Originally Posted by
Dan Druff
Tell me what you think of this theory.
I'm wondering if altcoins are dragging down bitcoin, which in turn are dragging down the altcoins.
For a long time, bitcoin was considered cool.
Now many of its earliest proponents are abandoning it for this-or-that altcoin.
As it stands now, bitcoin is not so cool anymore, but altcoins are really cool. Bitcoin is more entering the domain of the public and the noobs.
However, most altcoins are being purchased with bitcoin, so they are unfortunately tied together. (I realize that fiat currency can increasingly be used to purchase more mainstream altcoins, but unless I'm incorrect, I believe that most of these altcoins are still being bought with bitcoin.)

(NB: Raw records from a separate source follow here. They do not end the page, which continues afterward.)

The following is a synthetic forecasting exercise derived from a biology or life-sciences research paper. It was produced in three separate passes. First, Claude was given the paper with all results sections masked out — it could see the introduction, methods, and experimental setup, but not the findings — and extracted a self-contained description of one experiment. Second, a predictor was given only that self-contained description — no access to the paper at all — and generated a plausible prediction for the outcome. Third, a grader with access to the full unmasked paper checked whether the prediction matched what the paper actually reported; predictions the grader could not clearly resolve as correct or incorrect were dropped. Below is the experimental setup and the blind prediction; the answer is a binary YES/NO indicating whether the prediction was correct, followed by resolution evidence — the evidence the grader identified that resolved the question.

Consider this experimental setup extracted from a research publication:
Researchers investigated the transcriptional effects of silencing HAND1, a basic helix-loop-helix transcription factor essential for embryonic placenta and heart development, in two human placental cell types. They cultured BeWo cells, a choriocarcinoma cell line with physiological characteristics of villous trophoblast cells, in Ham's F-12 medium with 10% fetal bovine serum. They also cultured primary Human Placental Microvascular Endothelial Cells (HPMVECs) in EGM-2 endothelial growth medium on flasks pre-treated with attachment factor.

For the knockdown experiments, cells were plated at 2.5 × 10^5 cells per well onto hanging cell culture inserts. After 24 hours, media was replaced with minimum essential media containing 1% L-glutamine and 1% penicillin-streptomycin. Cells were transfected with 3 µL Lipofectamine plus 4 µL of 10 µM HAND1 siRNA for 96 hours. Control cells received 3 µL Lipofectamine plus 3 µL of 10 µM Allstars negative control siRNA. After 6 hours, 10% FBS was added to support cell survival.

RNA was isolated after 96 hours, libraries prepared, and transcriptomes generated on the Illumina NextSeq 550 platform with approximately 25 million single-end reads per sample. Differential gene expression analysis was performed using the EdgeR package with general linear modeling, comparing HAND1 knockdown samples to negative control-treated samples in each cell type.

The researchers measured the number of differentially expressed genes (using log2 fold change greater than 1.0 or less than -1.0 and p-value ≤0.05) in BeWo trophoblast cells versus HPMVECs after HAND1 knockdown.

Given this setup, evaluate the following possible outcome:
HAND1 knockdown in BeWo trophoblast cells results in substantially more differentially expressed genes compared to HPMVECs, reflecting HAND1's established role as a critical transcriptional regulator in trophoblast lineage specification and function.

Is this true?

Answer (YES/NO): YES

So when bitcoin crashes, altcoins naturally go down, as well, as they are still very naturally tied together.
Yet at the same time, the alts themselves have eroded bitcoin's coolness factor, and thus they are slowly falling out of favor, and declining in value.
So unless one of the alts breaks our and stands well enough on its own, I wonder if this vicious cycle will drag down both bitcoin and altcoins.

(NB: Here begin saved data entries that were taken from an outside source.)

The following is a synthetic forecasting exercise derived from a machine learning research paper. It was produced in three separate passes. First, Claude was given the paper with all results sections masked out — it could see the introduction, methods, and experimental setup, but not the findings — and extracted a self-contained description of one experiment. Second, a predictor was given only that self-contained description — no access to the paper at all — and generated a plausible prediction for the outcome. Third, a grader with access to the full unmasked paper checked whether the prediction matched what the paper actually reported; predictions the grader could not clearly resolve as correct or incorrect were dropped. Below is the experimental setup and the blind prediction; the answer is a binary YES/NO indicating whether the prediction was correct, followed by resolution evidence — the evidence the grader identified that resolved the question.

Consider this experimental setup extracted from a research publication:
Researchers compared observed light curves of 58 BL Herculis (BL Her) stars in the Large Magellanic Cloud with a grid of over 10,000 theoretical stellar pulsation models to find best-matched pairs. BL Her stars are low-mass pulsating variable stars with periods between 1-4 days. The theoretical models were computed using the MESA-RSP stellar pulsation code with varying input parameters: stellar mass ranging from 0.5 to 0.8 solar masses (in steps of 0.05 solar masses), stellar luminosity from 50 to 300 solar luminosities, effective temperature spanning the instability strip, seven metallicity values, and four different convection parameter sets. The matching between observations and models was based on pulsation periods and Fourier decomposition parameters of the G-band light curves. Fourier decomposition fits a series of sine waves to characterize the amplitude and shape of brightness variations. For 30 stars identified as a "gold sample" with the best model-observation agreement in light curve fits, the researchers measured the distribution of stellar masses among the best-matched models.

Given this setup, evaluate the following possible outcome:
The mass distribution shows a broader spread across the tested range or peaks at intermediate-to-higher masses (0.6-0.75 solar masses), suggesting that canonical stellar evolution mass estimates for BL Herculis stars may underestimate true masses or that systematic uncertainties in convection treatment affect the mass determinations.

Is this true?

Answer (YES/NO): NO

Remember that public enthusiasm in bitcoin is what drove the price from $800 in January 2017 to $19k that same year. The reverse of that can put it right back where it was.

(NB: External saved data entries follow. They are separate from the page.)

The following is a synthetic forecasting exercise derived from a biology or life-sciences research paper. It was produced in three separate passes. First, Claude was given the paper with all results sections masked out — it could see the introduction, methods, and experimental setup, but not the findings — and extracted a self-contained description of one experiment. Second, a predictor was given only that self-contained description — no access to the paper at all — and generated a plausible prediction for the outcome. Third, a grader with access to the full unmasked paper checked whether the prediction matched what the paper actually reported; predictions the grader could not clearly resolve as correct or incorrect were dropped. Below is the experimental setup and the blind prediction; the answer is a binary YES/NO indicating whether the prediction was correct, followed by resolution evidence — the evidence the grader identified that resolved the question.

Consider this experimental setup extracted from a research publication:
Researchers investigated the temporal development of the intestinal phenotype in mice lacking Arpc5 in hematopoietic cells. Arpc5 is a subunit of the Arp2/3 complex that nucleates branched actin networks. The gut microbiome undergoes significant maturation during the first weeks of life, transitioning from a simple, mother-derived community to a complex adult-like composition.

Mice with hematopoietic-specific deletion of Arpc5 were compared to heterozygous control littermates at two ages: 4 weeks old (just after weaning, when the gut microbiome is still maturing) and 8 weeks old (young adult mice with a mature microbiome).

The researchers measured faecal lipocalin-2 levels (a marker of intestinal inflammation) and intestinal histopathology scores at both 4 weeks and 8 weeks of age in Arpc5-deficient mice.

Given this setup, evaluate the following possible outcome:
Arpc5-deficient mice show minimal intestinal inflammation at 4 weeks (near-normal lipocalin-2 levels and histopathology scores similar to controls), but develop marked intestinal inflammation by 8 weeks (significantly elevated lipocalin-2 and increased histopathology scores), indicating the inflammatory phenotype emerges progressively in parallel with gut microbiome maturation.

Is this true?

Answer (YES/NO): YES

Agree with many of these points. However, an even bigger way of how the Alt-coins are hurting BTC imho is that Bitcoin supporters would constantly point out that there was a limit (21 million) in the amount of BTC that could be mined. We have collectively mined around 80% of those. Which, if BTC were the only game in town, would at least continue to help its reputation.
But look this chart which shows BTC's market share vis-a-vis other "fake made out of thin air currencies":
Bitcoin among all cryptocurrencies has decreased to all time lows, reaching 34.97 percent on Tuesday.
So, my friends, that become the Pandora's box for bitcoin. It's "specialness" vs. fiat, in that in cannot just be created out of thin air - while discretely true - is not true at all in the sense that there are SUBSTITUTES for BTC that can be created out of thin air. This is economics 101: If the price of something goes too high, and substitutes exist, the market will bring the price of the original high priced item down.
Even worse then, is that the product here is
Long Numbers only, not real products. There is no real utility to them except for sports bets and getting money out of Venezuela. And if Bitcoin's (or for that matter, the entire universe of Alt-coins') "specialness" in the eyes of "investors" cannot be maintained due to the open source nature the entrie world of alt-coins, that makes it possible for myself, you and Tito Jackson to invent our own coins...well...you can see how this all ends, and it doesn't take a genius.
Love the fact that Druff correctly surmised that BTC aren't that cool or "special" to most people anymore...he's saying that substitutes are now palatable to a huge degree, and that makes all crypto as open-ended as fiat. At least fiat's supply is somewhat controllable.